第6章 霞とボタンと解放感
それから数年後。
実弥は今日もボタンを開けて開放的な姿で仕事から帰ってきた。
そのことに関してはもう何も言わなくなった。
「さっむ」
寒いなら前閉めろよって言いたかったが言わなかった。
「実弥」
「あ?」
「私さぁ、ボタン閉めろってやかましく言ったとき会ったじゃない?ほら、何年か前。

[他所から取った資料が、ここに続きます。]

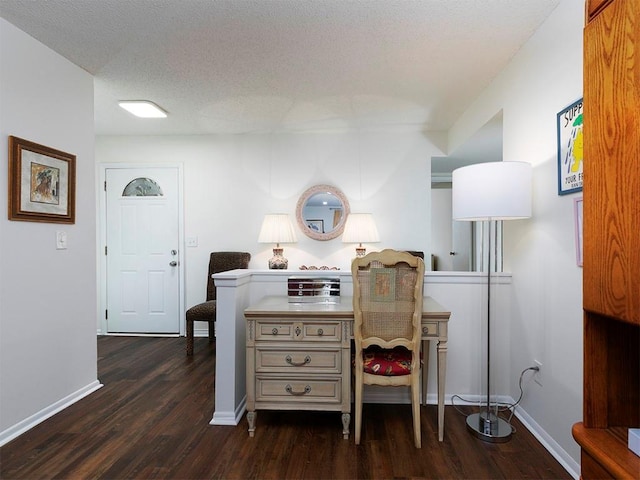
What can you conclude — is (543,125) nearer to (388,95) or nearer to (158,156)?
(388,95)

」
聞けば、そんなこともあったと彼は頷く。
「あれね、会社の人がボタン三つ開けてる人は露出狂だ的なことを言ったからなんだよ。」
私が暖かいコーヒーをすすると、実弥は首をかしげた。
「は?別に良くね?」
「良くはないよ。」
まあ確かに、人の自由だよね。
冠婚葬祭も開けてるのはどうかと思うが。
「…実弥が悪い風に言われるのが私は癪だったんだよね。」
私はマシュマロを浮かせたココアを実弥に差し出した。
「でも、実弥がやりたいようにやれば良いって今は思うよ。」
幼なじみとして、一応そばで見てきたつもりだ。
実弥はそれを受け取って、一口飲んだ。
「………何か、俺明日も頑張れそうな気がする」
「…?あ、そのココア?おいしいよねぇ、ちょっと牛乳多めなの。」
私が言うと、実弥は笑った。
「ねぇ、寒いならマフラー買ってあげよっか?」
「あ?……ぁー…。」
実弥は小さく声を漏らして嫌そうな顔をした。
やっぱりいらないか、と思っていると…。
「お前がくれるなら欲しい」
少し照れたように笑ってそう言った。
「……買います…五万円くらいのやつ…」
「は?いやいや、安いので良いって…」
「生まれてきてくれてありがとう…」
実弥は変なやつだな、とココアにまた口をつける。
そんな彼を前に私はめちゃめちゃ暖かいマフラーを買おうと決意するのだった。